Название | Иван Тургенев и евреи |
---|---|
Автор произведения | Марк Уральский |
Жанр | Биографии и Мемуары |
Серия | |
Издательство | Биографии и Мемуары |
Год выпуска | 2022 |
isbn | 978-5-00165-406-3 |
В отличие от славянофилов, западники, учась у Европы,
любили в России ее скрытые силы и способность к цивилизованному развитию. И быть может, не случайно именно западник Тургенев так язвительно и зло-проницательно изобразил грозную опасность, исходившую от немецкого русофильства. <…> В не понятой и не оцененной при его жизни повести «Несчастная» (1869) писатель изобразил немца – русского националиста, ставшего более ярым националистом, чем любые славянофилы русского происхождения <образ Ивана Демьяновича Ратча>, и показал, как этот национализм замешивается на материально выгодном антисемитизме. Можно сказать, здесь угадан прообраз российско-немецкого нациста за полстолетия до того, как этот тип человека стал массовым явлением и угрозой историческому бытию человечества [КАНТОР (I). С. 226].

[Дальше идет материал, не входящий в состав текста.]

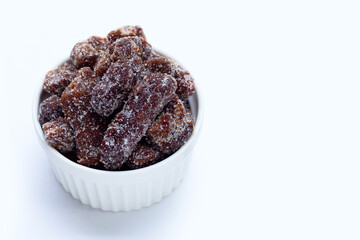 Spicy tamarind mixed with granulated sugar, chili and salt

Академическим философом Тургенев не стал, но и философствующим писателем тоже: его произведения не содержат сугубо философских рассуждений, однако если иметь в виду художественный ряд, то здесь, несомненно, можно говорить о «тургеневской художественной философии» [ГОЛОВКО (I) и (II).]. Однако же, на стезе академической философии
<…> Достоевский или Толстой, философствующие на свой страх и риск, казались Тургеневу дерзкими невеждами, упрямцами, которым только недостаток образования придавал смелость и уверенность. Уже в 1882 году, в октябре, вот что он пишет по поводу «Исповеди» Льва Толстого: «Получил на днях через одну очень милую московскую даму ту Исповедь Толстого, которую цензура запретила. Прочел ее с великим интересом. Вещь замечательная по искренности, правдивости и по силе убеждения. Но построена она вся на неверных посылках и в конце концов приводит к самому мрачному отрицанию всякой живой человеческой жизни. Это своего рода нигилизм»[40] [ШЕСТОВ].

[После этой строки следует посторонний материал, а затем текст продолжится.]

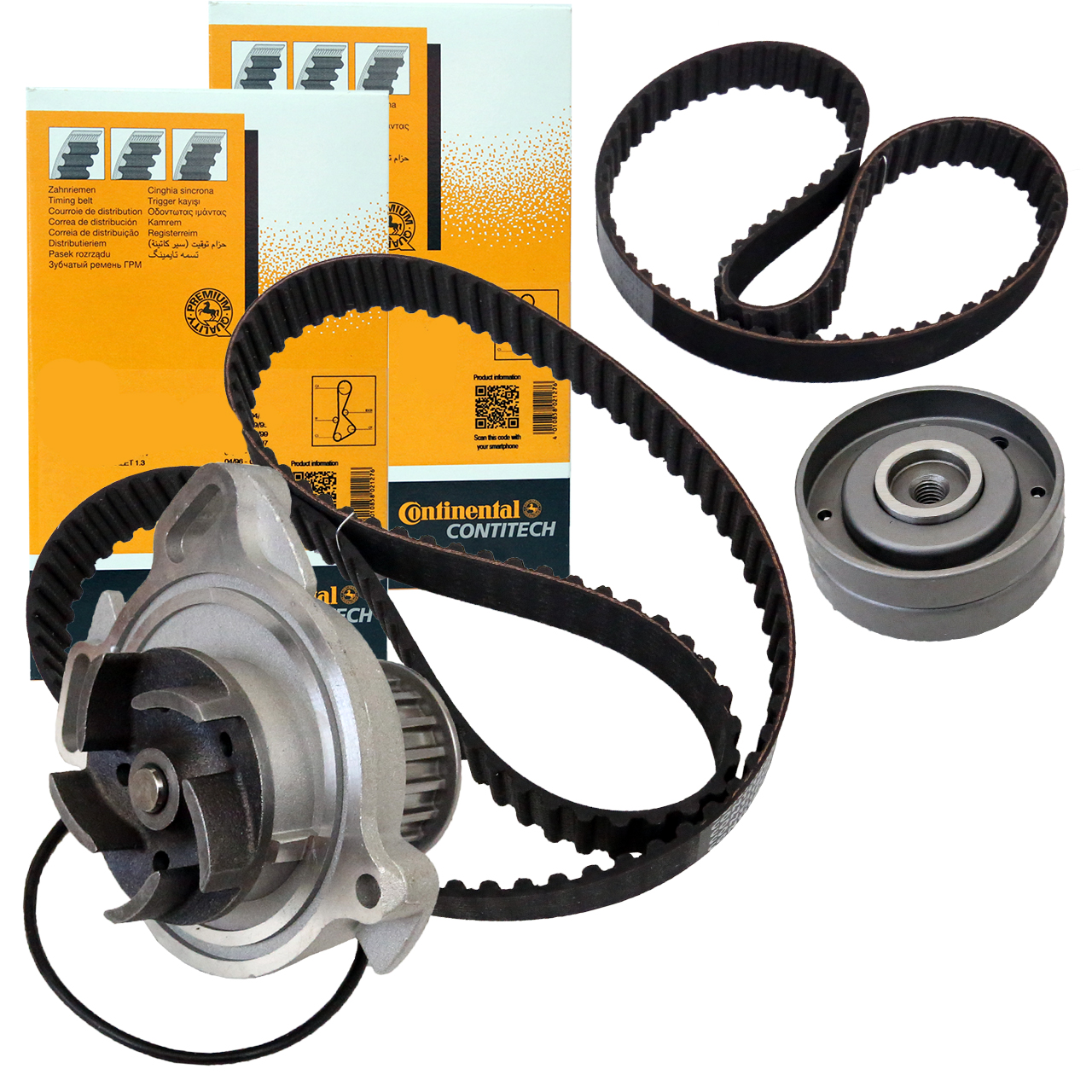 2x CONTINENTAL CTAM Zahnriemen + Rollen + Wasserpumpe für VW Transporter T4 2.4 D AAB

Яков Полонский утверждает, что:
Философские убеждения Тургенева и направление ума его имели характер более или менее положительный и под конец жизни его носили на себе отпечаток пессимизма. Хоть он и был в юности поклонником Гегеля, отвлеченные понятия, философские термины давно уже были ему не по сердцу. Он терпеть не мог допытываться до таких истин, которые, по его мнению, были непостижимы. – «Да и есть ли еще на свете непостижимые истины?» – Так, например, он любил слово: «природа» и часто употреблял его и терпеть не мог слова «материя»; просто не хотел признавать в нем никакого особенного содержания или особенного оттенка того же понятия о природе.
– Я не видел, – спорил он, – и ты не видал материи – на кой же ляд я буду задумываться над этим словом [ПОЛОНСКИЙ Я.П. (II)].
В литературной критике «Серебряного века» как общее место утвердилось мнение, об отсутствии глубокого философского наполнения в тургеневской прозе. Такой, например, общепризнанный авторитет, как Юлий Айхенвальд писал:
Тургенев не глубок. И во многих отношениях его творчество – общее место. Если Страхов, с чьих-то слов, назвал его страницы акварелью, то это верно не только в смысле его литературной манеры, его внешней мягкости, его отделанного слога,
40
См. письмо Тургенева Д.В. Григоровичу от 31 октября 1882 г. [ТУРПССиП. Письма. Т. 13. Кн. 2].